The usual configuration of a bicycle lane in the United States is to the right of the car lane and to the left of the parking lane.  In San Francisco, where there are many one way streets with the bike lane on the left side of the road, this could also mean passing on the left so I will just call it passing on the inside.  Most bicycle lanes are not wide enough to ride two abreast. To pass a rider who is ahead of you, you should make sure it is safe to leave the lane and enter the car lane to the left. From there you can accelerate to pass the forward rider and then re-enter the lane ahead.

Passing 

The rider with the green backpack is doing the right thing.  He exited the lane, entered traffic when safe and accelerated around the riders in front of him before reentering the lane. 

It is NEVER acceptable to force your way forward by squeezing between the forward rider and the parked cars! This is a guaranteed way to push someone into traffic.  The female rider with the polka dot helmet would be in the wrong if she tried to pass the rider with the black backpack on his right.

In this bicycle lane above, just don't pass.  Unless you can safely get into the traffic lane yourself, trying to squeeze through in the bicycle lane will push the forward rider into traffic.  This is not OK.

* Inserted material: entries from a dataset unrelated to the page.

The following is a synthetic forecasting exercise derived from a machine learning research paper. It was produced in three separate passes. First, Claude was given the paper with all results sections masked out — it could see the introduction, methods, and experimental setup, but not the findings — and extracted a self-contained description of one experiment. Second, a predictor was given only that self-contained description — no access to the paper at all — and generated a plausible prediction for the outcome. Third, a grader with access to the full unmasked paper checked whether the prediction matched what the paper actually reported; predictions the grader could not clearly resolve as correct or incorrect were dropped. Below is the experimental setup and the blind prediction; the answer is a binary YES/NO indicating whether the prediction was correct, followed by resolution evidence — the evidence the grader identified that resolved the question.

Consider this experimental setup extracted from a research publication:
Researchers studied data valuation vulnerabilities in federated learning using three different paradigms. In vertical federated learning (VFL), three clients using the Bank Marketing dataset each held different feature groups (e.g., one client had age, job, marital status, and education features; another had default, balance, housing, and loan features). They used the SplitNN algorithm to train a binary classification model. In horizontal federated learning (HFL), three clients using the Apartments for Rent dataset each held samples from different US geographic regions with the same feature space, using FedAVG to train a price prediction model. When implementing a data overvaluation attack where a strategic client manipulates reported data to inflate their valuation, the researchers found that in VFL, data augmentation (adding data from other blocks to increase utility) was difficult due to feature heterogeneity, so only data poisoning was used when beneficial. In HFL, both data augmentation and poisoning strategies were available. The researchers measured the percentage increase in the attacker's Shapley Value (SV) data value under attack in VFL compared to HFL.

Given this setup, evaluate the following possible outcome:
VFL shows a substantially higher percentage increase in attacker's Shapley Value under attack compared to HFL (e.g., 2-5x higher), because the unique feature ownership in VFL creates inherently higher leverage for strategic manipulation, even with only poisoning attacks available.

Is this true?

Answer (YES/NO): NO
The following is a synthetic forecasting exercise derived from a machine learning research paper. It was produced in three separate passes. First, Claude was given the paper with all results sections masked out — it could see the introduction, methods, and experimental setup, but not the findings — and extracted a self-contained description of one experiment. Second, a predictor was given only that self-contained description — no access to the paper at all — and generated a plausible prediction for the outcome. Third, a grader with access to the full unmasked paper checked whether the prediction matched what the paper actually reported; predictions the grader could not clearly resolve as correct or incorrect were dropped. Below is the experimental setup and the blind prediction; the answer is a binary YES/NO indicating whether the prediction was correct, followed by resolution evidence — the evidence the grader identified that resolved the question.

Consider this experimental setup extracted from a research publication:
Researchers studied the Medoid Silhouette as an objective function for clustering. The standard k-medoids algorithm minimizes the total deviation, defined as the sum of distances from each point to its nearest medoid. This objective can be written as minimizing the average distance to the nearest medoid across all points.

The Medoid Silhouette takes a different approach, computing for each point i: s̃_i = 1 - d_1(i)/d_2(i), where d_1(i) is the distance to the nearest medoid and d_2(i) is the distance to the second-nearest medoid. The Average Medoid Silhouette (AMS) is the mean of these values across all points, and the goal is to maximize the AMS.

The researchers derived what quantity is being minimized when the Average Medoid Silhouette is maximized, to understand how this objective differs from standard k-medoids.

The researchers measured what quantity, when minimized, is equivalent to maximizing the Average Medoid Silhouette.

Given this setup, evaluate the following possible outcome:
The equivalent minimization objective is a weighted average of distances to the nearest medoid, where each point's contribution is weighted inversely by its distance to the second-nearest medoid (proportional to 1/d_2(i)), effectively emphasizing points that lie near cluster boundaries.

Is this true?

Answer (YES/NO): NO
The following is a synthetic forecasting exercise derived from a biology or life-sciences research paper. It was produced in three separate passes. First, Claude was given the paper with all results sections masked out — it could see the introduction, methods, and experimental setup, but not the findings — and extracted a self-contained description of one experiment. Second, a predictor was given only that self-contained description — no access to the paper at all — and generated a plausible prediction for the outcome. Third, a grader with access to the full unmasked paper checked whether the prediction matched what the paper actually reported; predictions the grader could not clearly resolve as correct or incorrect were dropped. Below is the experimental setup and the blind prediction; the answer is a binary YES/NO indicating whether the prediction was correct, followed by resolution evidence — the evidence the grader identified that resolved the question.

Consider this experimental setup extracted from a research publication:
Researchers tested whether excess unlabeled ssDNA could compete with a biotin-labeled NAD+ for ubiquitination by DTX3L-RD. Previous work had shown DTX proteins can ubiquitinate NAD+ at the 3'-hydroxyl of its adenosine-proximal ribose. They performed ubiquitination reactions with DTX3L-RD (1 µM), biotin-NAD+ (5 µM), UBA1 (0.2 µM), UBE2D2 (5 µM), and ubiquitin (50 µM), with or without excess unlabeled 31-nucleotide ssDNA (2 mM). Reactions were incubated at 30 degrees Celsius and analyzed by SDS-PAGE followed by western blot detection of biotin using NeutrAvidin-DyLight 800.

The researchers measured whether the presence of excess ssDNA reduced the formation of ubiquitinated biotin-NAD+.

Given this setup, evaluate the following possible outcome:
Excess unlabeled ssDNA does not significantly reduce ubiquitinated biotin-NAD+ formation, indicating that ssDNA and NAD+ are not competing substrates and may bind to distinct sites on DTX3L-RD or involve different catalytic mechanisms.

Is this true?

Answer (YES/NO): NO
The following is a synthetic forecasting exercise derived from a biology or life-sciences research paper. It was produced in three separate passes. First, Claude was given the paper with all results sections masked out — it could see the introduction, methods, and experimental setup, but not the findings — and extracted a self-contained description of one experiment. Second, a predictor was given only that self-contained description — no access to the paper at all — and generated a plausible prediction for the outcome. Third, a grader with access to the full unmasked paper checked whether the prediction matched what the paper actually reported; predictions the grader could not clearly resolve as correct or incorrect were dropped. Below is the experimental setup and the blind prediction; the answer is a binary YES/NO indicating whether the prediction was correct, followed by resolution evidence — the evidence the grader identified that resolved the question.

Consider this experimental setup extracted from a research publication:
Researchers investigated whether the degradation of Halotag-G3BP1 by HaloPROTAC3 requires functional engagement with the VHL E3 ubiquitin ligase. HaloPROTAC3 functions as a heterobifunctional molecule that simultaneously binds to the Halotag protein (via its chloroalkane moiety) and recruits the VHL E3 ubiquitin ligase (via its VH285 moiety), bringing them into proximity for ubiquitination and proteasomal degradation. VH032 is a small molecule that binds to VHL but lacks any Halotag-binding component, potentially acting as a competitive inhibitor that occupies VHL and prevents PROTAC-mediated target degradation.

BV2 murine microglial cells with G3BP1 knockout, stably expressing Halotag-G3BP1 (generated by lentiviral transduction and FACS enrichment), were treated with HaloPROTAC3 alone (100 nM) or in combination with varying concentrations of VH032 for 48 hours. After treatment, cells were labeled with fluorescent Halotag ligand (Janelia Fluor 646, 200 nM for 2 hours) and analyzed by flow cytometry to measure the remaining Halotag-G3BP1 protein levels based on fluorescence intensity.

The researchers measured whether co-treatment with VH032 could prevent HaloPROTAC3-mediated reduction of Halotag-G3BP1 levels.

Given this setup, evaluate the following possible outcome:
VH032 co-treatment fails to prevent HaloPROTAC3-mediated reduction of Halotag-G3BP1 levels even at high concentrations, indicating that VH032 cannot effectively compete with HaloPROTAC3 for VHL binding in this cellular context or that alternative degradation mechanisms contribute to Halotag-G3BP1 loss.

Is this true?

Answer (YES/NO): NO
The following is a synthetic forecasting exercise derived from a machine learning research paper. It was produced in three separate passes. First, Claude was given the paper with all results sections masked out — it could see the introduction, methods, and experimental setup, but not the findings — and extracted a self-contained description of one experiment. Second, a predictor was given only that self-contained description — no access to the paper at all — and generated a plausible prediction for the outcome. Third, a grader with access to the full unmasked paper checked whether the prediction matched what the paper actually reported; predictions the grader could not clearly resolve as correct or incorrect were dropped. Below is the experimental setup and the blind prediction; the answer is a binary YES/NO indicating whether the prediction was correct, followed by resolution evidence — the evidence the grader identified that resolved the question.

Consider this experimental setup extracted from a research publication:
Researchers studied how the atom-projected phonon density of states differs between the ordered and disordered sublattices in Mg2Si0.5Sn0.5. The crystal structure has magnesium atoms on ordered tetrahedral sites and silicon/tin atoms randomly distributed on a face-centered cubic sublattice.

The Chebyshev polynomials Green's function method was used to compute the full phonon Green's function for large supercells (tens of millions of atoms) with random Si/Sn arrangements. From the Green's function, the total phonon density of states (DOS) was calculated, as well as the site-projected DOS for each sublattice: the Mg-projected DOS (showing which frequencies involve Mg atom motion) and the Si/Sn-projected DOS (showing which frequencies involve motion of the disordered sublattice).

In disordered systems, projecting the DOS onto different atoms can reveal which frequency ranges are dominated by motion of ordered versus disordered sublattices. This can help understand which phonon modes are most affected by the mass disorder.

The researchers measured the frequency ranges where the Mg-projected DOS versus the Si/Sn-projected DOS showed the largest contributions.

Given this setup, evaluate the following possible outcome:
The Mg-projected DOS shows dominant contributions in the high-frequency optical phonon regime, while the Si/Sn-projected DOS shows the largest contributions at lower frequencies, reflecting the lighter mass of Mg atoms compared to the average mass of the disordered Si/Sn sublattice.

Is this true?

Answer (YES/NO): NO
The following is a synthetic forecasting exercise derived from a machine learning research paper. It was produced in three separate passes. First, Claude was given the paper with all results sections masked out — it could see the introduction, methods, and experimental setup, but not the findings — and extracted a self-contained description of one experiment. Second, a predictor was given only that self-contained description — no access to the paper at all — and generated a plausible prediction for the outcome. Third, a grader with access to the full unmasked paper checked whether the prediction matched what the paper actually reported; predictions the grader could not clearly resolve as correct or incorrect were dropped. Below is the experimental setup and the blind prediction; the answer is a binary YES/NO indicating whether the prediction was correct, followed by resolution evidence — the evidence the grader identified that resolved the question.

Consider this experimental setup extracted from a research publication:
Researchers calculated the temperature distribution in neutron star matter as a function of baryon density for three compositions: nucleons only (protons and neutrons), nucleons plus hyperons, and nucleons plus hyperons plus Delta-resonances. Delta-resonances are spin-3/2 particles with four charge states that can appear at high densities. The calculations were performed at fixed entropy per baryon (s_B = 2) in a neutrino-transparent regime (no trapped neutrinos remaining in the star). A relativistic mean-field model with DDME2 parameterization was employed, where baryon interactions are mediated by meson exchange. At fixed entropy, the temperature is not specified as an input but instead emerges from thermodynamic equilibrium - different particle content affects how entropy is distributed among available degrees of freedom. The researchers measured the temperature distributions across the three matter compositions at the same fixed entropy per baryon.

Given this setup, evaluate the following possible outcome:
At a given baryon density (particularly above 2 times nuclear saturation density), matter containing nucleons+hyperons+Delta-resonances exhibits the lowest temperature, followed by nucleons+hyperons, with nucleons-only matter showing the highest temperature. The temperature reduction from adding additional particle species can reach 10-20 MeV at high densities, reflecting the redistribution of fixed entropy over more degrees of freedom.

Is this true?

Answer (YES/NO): YES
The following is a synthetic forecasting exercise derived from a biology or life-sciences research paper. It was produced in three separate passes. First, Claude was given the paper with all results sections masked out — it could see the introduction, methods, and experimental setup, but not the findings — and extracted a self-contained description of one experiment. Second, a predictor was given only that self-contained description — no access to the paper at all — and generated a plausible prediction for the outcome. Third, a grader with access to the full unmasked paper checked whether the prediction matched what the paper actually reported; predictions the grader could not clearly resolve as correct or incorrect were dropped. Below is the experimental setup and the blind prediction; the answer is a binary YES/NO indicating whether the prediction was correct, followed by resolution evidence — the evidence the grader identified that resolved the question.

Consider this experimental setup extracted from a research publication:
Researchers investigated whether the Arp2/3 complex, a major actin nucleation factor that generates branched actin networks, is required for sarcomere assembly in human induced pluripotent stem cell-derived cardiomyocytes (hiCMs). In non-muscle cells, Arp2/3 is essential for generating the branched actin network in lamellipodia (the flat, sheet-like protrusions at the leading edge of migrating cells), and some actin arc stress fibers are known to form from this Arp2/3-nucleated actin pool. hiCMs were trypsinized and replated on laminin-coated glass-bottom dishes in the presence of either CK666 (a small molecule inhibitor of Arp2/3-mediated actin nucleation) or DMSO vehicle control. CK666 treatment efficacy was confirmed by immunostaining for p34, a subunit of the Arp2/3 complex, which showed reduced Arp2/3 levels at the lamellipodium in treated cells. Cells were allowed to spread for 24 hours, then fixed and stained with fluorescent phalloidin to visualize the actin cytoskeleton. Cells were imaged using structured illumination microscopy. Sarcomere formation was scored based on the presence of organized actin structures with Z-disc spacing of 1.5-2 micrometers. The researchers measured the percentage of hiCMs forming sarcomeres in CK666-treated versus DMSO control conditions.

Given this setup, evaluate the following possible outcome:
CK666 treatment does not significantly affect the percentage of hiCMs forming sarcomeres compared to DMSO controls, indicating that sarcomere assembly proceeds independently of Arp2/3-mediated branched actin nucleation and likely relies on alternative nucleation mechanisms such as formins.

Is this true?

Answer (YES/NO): YES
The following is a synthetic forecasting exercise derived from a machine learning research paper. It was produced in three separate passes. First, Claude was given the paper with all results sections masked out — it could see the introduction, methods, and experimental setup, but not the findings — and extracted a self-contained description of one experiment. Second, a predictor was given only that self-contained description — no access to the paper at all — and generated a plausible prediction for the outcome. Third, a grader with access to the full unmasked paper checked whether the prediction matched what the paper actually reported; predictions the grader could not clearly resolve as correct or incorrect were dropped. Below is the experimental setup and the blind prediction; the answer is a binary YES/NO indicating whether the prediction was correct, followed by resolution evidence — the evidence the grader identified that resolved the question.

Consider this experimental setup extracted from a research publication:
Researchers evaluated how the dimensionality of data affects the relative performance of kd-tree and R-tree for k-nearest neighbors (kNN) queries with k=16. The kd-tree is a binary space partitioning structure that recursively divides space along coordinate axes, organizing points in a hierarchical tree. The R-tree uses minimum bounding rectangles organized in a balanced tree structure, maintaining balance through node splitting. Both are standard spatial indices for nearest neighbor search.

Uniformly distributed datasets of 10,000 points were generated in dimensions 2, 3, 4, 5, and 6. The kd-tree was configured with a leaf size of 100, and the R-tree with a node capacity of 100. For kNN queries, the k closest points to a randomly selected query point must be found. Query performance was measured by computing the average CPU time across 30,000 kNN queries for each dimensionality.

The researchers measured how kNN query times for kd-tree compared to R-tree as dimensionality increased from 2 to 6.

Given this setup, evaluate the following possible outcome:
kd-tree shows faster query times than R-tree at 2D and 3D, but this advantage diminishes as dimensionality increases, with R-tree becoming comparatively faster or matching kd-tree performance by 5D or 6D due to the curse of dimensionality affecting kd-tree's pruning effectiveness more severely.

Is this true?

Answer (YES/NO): NO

In the above picture, you see something really common, and really awful, that happens all the time in San Francisco.  The guy in the white shirt is riding on the inside of the lane.  If he decides to overtake the woman in the brown jacket she will be forced to move to the left into traffic.  Especially if she does not know he is there.  If she is  an inexperienced rider she will most likely overcompensate and swerve quite far into the car lane without looking.  Many times I have found myself actually being touched by the shoulder of someone suddenly passing me on the inside!

Enough for today.  I think you get the picture. 

cross posted at Change Your Life. Ride A Bike!

4 comments:

cb said...

so glad you did this post! so many bikers don't know how to ride with other bikers. i always let people know when i am passing them on the left and i never get that same curtsey back :( once in while i will and i always thank them and give them a big smile :D
xo,
cb

chackoc said...

It might be worth mentioning a corollary: as a cyclist you should try and ride on the right side of the lane when you can safely do so. Obviously you don't want to be traveling in the door zone, but at the same time a cyclist coming up behind you shouldn't have to make a decision about whether it is safer to pass you on the right or left. In an ideal world a cyclist coming up behind you will see your position in the lane and will immediately see that passing on the left is the safer path for both you and them.

Adrienne Johnson said...

CB- lead by example! it works in the long run : )

chackoc- with few exceptions, the bicycle lanes of San Francisco are not meant to have two riders abreast in them. With that in mind, there is no safe means of passing another cyclist within the lane. If someone were to pass on the left within the lane it would force the forward cyclist into the door zone and, quite possibly, into a parked car. I have seen that happen, too. If we expect drivers to give us three feet, we can certainly expect ourselves to give one another the same.

Carl said...

Trying to imagine having the problem of other bikes in the bike lane, because that would mean we had bike lanes. We do have a few sharrows, and one bike laned artery through the 2d worst neighborhood in the city. So I really don't have the luxury of worrying about which side someone passes me on . . . but it does make me want to get violent when I have to veer into traffic to accommodate a cyclist who is going the wrong way, riding toward me in my lane. They're going out of their way to be jerks.